Exercise details> Rename "checkered flag banner" to "finish-line flag" everywhere it occurs in the items below, and reproduce them with nothing else altered.

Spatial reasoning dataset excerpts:
▬▬▬▬▬▬▬▬▬▬

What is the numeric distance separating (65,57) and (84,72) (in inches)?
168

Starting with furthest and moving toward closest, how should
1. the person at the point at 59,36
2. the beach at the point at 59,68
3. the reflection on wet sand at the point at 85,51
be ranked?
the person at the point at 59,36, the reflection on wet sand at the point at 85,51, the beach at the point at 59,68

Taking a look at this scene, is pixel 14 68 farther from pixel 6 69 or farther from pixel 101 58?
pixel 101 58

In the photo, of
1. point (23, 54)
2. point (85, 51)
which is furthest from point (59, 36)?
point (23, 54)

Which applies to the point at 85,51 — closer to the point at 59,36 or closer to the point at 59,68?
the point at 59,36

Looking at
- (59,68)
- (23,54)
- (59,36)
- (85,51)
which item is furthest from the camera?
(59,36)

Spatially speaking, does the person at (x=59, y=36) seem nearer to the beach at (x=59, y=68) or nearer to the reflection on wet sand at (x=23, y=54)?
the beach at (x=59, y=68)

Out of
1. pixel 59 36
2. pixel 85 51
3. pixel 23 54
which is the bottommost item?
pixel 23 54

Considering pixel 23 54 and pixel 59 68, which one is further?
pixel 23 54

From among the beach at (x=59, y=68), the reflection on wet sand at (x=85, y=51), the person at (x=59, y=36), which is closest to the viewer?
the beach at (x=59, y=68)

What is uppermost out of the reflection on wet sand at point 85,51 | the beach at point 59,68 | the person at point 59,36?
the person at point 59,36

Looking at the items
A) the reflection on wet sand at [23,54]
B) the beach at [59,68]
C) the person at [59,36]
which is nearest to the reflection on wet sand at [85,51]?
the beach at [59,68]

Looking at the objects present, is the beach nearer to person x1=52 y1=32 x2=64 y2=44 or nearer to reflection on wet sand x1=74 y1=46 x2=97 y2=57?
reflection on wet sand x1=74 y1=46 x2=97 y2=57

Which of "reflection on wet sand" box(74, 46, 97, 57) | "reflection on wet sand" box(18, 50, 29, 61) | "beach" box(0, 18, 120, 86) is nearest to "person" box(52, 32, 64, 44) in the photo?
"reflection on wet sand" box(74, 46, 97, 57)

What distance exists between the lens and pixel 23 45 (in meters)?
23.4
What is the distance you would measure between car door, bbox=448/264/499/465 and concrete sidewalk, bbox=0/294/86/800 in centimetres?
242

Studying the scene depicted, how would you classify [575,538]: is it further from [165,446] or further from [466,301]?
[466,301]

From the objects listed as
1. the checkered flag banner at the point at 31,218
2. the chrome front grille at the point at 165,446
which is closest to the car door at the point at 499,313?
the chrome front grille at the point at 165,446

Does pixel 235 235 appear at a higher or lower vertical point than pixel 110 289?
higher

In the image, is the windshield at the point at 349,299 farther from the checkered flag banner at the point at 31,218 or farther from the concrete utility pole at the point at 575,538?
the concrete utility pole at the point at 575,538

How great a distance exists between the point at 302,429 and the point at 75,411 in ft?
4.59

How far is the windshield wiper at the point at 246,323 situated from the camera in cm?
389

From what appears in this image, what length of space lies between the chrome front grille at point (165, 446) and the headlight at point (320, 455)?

▬▬▬▬▬▬▬▬▬▬

Expected output>
What is the numeric distance separating (65,57) and (84,72) (in inches)?
168

Starting with furthest and moving toward closest, how should
1. the person at the point at 59,36
2. the beach at the point at 59,68
3. the reflection on wet sand at the point at 85,51
be ranked?
the person at the point at 59,36, the reflection on wet sand at the point at 85,51, the beach at the point at 59,68

Taking a look at this scene, is pixel 14 68 farther from pixel 6 69 or farther from pixel 101 58?
pixel 101 58

In the photo, of
1. point (23, 54)
2. point (85, 51)
which is furthest from point (59, 36)?
point (23, 54)

Which applies to the point at 85,51 — closer to the point at 59,36 or closer to the point at 59,68?
the point at 59,36

Looking at
- (59,68)
- (23,54)
- (59,36)
- (85,51)
which item is furthest from the camera?
(59,36)

Spatially speaking, does the person at (x=59, y=36) seem nearer to the beach at (x=59, y=68) or nearer to the reflection on wet sand at (x=23, y=54)?
the beach at (x=59, y=68)

Out of
1. pixel 59 36
2. pixel 85 51
3. pixel 23 54
which is the bottommost item?
pixel 23 54

Considering pixel 23 54 and pixel 59 68, which one is further?
pixel 23 54

From among the beach at (x=59, y=68), the reflection on wet sand at (x=85, y=51), the person at (x=59, y=36), which is closest to the viewer?
the beach at (x=59, y=68)

What is uppermost out of the reflection on wet sand at point 85,51 | the beach at point 59,68 | the person at point 59,36?
the person at point 59,36

Looking at the items
A) the reflection on wet sand at [23,54]
B) the beach at [59,68]
C) the person at [59,36]
which is nearest to the reflection on wet sand at [85,51]?
the beach at [59,68]

Looking at the objects present, is the beach nearer to person x1=52 y1=32 x2=64 y2=44 or nearer to reflection on wet sand x1=74 y1=46 x2=97 y2=57?
reflection on wet sand x1=74 y1=46 x2=97 y2=57

Which of "reflection on wet sand" box(74, 46, 97, 57) | "reflection on wet sand" box(18, 50, 29, 61) | "beach" box(0, 18, 120, 86) is nearest to "person" box(52, 32, 64, 44) in the photo?
"reflection on wet sand" box(74, 46, 97, 57)

What distance exists between the lens and pixel 23 45 (in meters)?
23.4
What is the distance you would measure between car door, bbox=448/264/499/465 and concrete sidewalk, bbox=0/294/86/800 in centimetres?
242

Studying the scene depicted, how would you classify [575,538]: is it further from [165,446] or further from [466,301]?
[466,301]

From the objects listed as
1. the finish-line flag at the point at 31,218
2. the chrome front grille at the point at 165,446
which is closest to the car door at the point at 499,313?
the chrome front grille at the point at 165,446

Does pixel 235 235 appear at a higher or lower vertical point than pixel 110 289?
higher

In the image, is the windshield at the point at 349,299 farther from the finish-line flag at the point at 31,218 or farther from the concrete utility pole at the point at 575,538?
the concrete utility pole at the point at 575,538

How great a distance exists between the point at 302,429 and the point at 75,411 in ft?
4.59

How far is the windshield wiper at the point at 246,323 situated from the camera in cm?
389

From what appears in this image, what length of space lies between the chrome front grille at point (165, 446) and the headlight at point (320, 455)?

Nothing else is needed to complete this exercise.